_Provided passage_:
BEGIN

Brantley was arraigned before a magistrate, who repeated the Miranda warnings. After a detective gave the Miranda warnings a third time, Brantley signed a written confession. Brantley stated at that time that he did not want to speak with an attorney.

At trial, Brantley moved to suppress his confessions and the objects found in his car. After hearing evidence outside of the presence of the jury, the trial court denied the motions. The trial court also recorded its findings on the issue of the voluntariness of Brantley's confession.

Brantley petitioned the federal district court for a writ of habeas corpus. The court referred the cause to a magistrate, who recommended denial of relief on all grounds. In doing so, the magistrate applied 28 U.S.C. Sec. 2254(d), which provides that findings of fact made by a state court after a hearing on the merits are presumptively correct. The magistrate found that Brantley had failed to overcome the presumption. The trial court adopted the magistrate's report and denied relief.

Brantley has below-average intelligence. Tests placed his IQ between 50 and 75, with the most reliable estimate placed at 72. At trial, four experts, two from each side, classified Brantley as a borderline retardate, who can grasp concrete ideas but has a tenuous grasp of abstract concepts.

END

_Recorded information_:

BEGIN

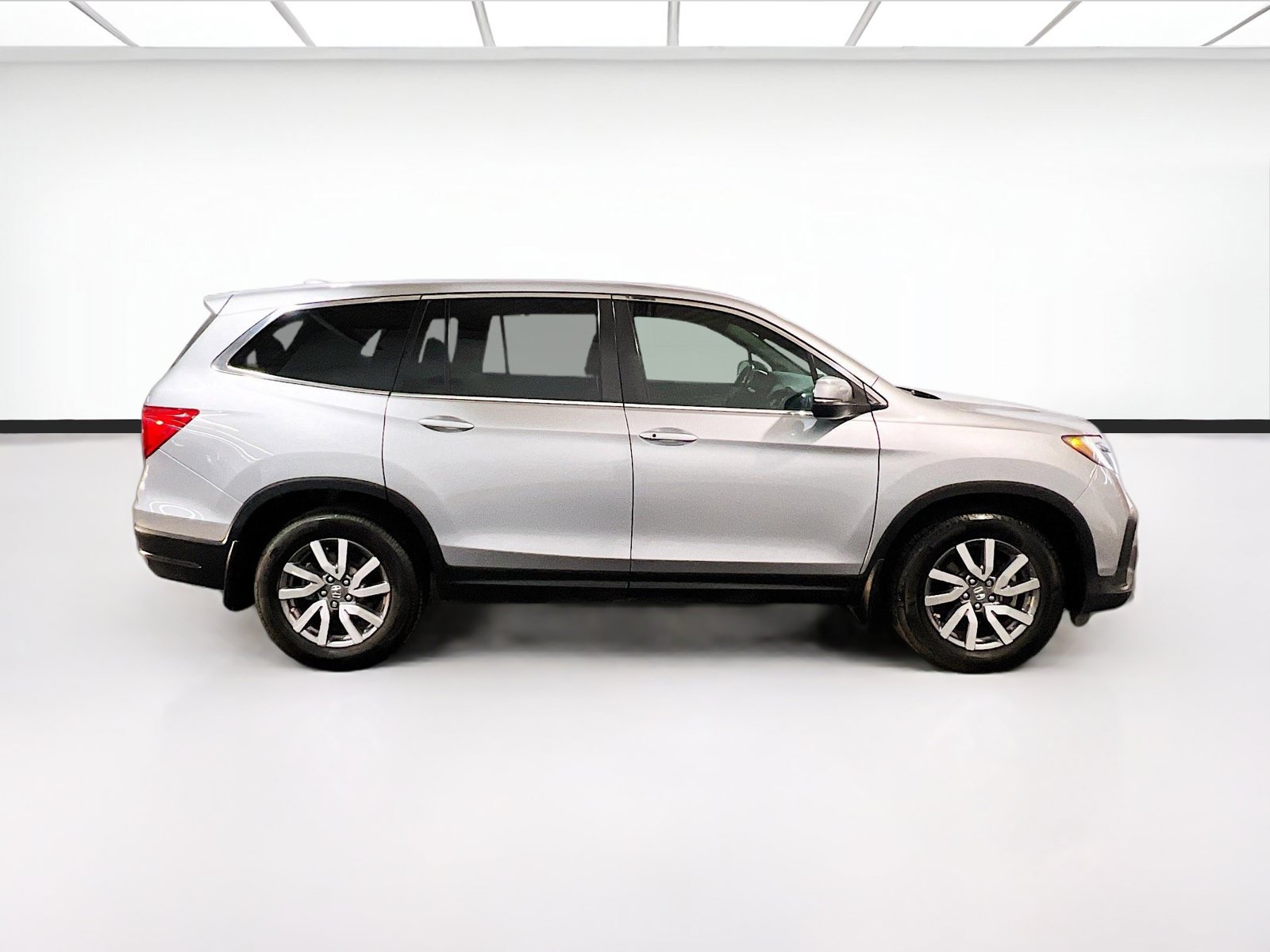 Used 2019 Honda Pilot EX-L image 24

END
BEGIN

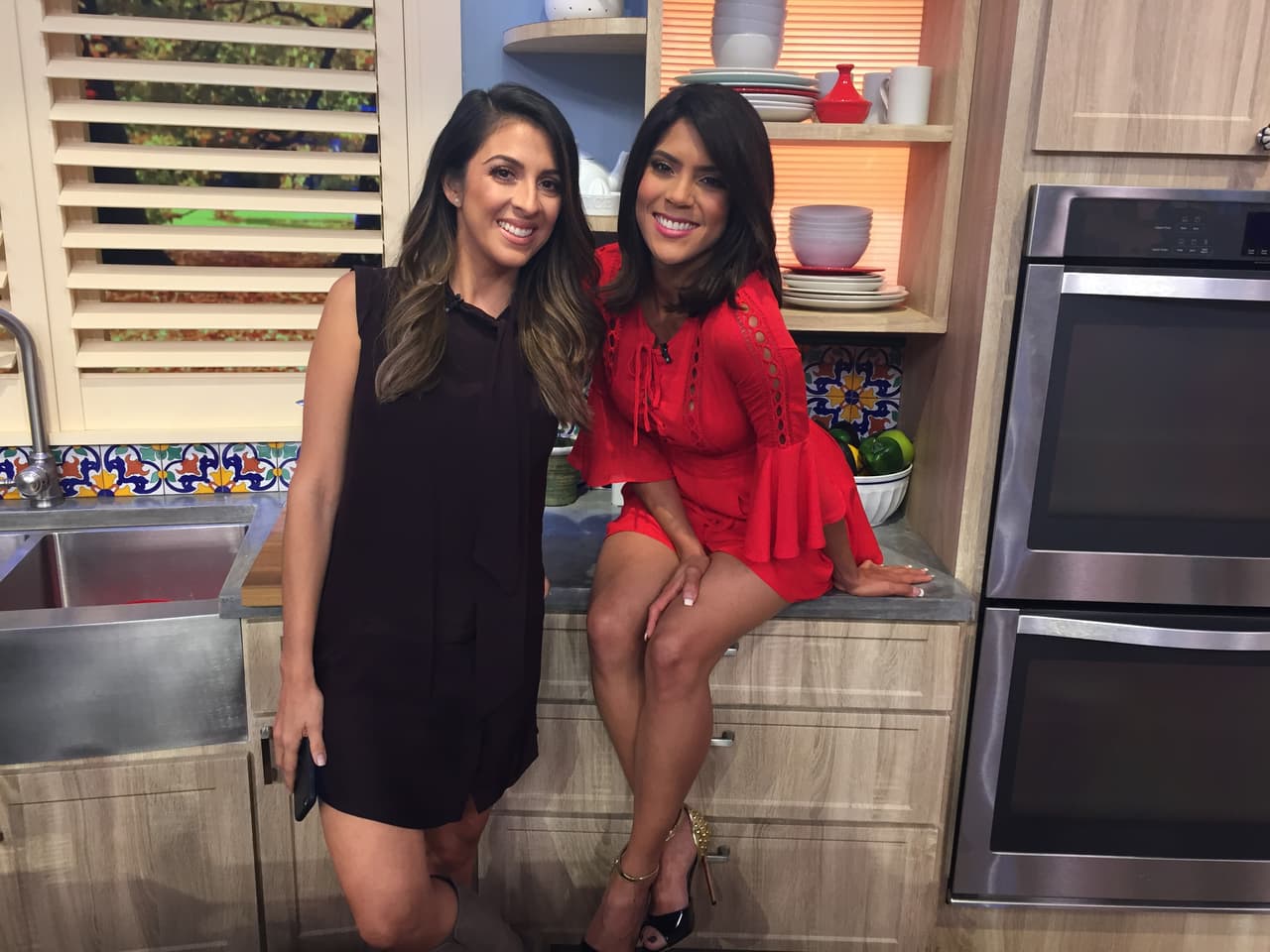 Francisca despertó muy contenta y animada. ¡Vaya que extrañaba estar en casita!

END
BEGIN

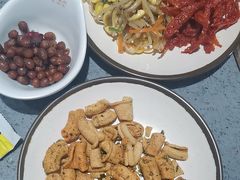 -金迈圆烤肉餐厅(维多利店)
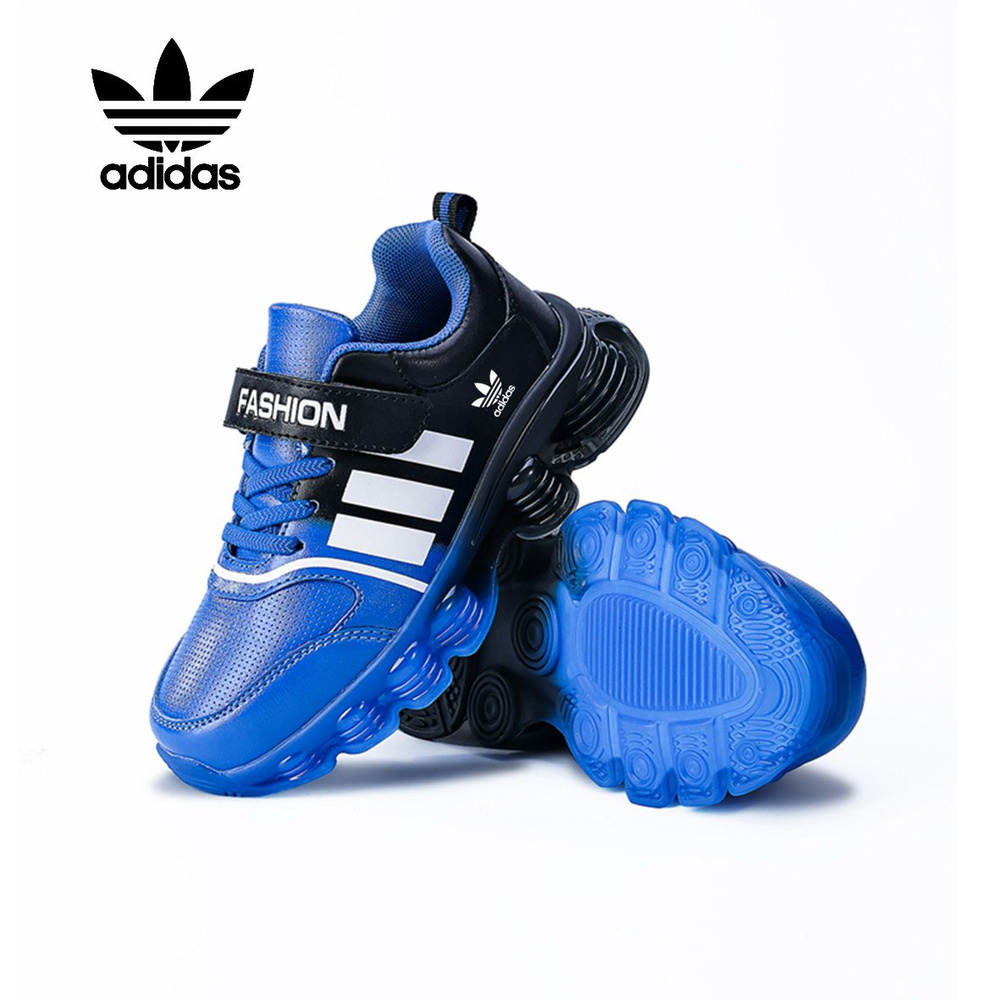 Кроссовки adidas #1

END

_Tasks and exercises_:
[1] Summarize the passage on Brantley's confession and habeas petition in three sentences.
[2] Continue the passage on Brantley's confession and habeas petition from the point where it stops.
The records were drawn from a source unrelated to the passage on Brantley's case.

_Results in order_:
[1] After receiving Miranda warnings three times, Brantley signed a written confession and said he did not want to speak with an attorney, and at trial the court denied his motions to suppress the confessions and the objects found in his car. When Brantley sought a writ of habeas corpus in federal district court, a magistrate applied the presumption of correctness for state-court findings under 28 U.S.C. Sec. 2254(d), found that Brantley had not overcome it, and recommended denial, after which relief was denied. Brantley has below-average intelligence, with a most reliable IQ estimate of 72, and four experts at trial classified him as a borderline retardate who grasps concrete ideas but has a tenuous grasp of abstract concepts.

[2]
The only significant issue presented on appeal is the applicability of section 2254(d) to the voluntariness of Brantley's confession. Precedent in this Circuit has been ambiguous and potentially conflicting, but much of the uncertainty has been remedied by recent decisions. It now appears that the position of this Court is that the voluntariness of a confession is a mixed question of law and fact. Gray v. Lucas, 677 F.2d 1086, 1107 (5th Cir.1982) ("The determination of whether Gray's confession was voluntary presents a mixed question of law and fact and may be assessed independently by this Court."); Dobbert v. Strickland, 670 F.2d 938, 940 (11th Cir.1982); Jurek v. Estelle, 623 F.2d 929, 932 (5th Cir.1980), cert. denied, 450 U.S. 1001, 101 S.Ct. 1709, 68 L.Ed.2d 203 (1981). A majority of the Circuits concur: Gray v. Lucas, supra (pre-split Fifth Circuit decisions accepted as precedent by new Eleventh Circuit); Castleberry v. Alford, 666 F.2d 1338 (10th Cir.1981); United States v. Charlton, 565 F.2d 86 (6th Cir.1977), cert. denied sub nom. Jacek v. United States, 434 U.S. 1070, 98 S.Ct. 1253, 55 L.Ed.2d 773 (1978); Lyle v. Wyrick, 565 F.2d 529 (8th Cir.1977), cert. denied, 435 U.S. 954, 98 S.Ct. 1585, 55 L.Ed.2d 805 (1978); Hayward v. Johnson, 508 F.2d 322 (3d Cir.1975), cert. denied, 422 U.S. 1011, 95 S.Ct. 2637, 45 L.Ed.2d 675 (1975); Mancusi v. Clayton, 454 F.2d 454 (2d Cir.1972), cert. denied sub nom. Montanye v. Clayton, 406 U.S. 977, 92 S.Ct. 2413, 32 L.Ed.2d 677 (1972). Compare United States v. Wertz, 625 F.2d 1128 (4th Cir.1980), cert. denied, 449 U.S. 904, 101 S.Ct. 278, 66 L.Ed.2d 136 (1980) (voluntariness is question of fact). The Supreme Court has held that section 2254(d) does apply to the fact portion of a mixed question.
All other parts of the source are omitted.